Ingredients Jump to Instructions ↓

  1. 1 (10 ounce) package fresh Baby Spinach

  2. 3 tablespoons butter or 3 tablespoons margarine

  3. 2 cups onions , chopped

  4. 3 tablespoons all-purpose flour

  5. 2 1/4 teaspoons curry powder

  6. 2 (14 1/2 ounce) cans chicken broth

  7. 1 1/2 cups red potatoes, unpeeled and diced

  8. 3/4 cup carrot , peeled and diagonally sliced

  9. 3/4 cup celery , chopped

  10. 2 1/2 teaspoons fresh parsley , chopped

  11. 3/4 teaspoon rubbed sage

  12. 3 cups cooked turkey, chopped

  13. 2 cups half-and-half

  14. 1/2 teaspoon salt , to taste

  15. 1/4 teaspoon black pepper , to taste

Instructions Jump to Ingredients ↑

  1. Remove stems from spinach; wash leaves thoroughly, pat dry. Set aside.

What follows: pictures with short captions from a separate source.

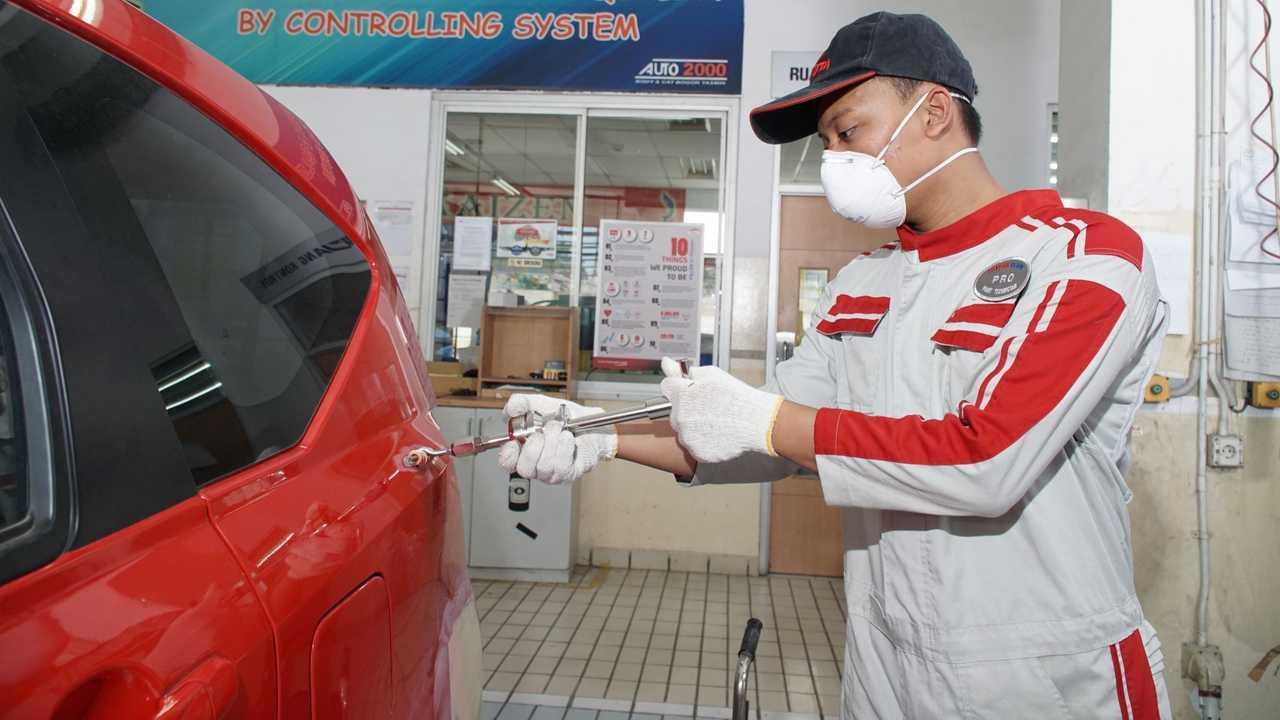 Auto2000 berikan layanan perbaikan bodi dan cat.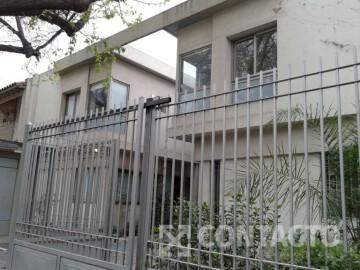 Avenida Emilio Civit 157, Ciudad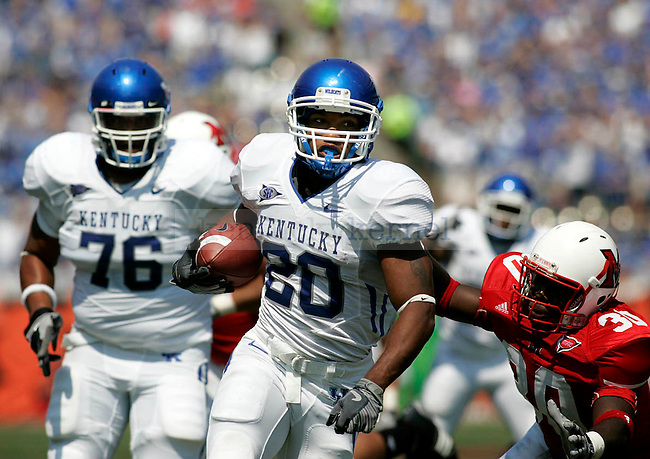 UK junior tailback Derrick Locke rushes 16 yards and scores a touchdown during the game against Miami-Ohio on Saturday, Sept. 5, 2009 at Paul G. Brown Stadium in Cincinnati, Ohio. At half-time the Cats were up 27-0. Photo by Allie Garza | Staff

  2. In a large Dutch oven, melt butter or margarine over medium heat. Add onion and cook, stirring frequently, until tender. Add flour and curry powder, stirring until smooth. Cook 3 minutes, stirring constantly. Gradually add broth, stirring until blended.

  3. Add potato, carrots, celery, parsley, and sage; bring to a boil over medium-high heat, stirring frequently. Cook, stirring constantly, until mixture thickens slightly. Cover, reduce heat, and simmer 15 minutes.

  4. Stir in spinach, turkey, half and half, salt, and pepper; cover and simmer 10 minutes, stirring occasionally. Adjust spices to taste before serving.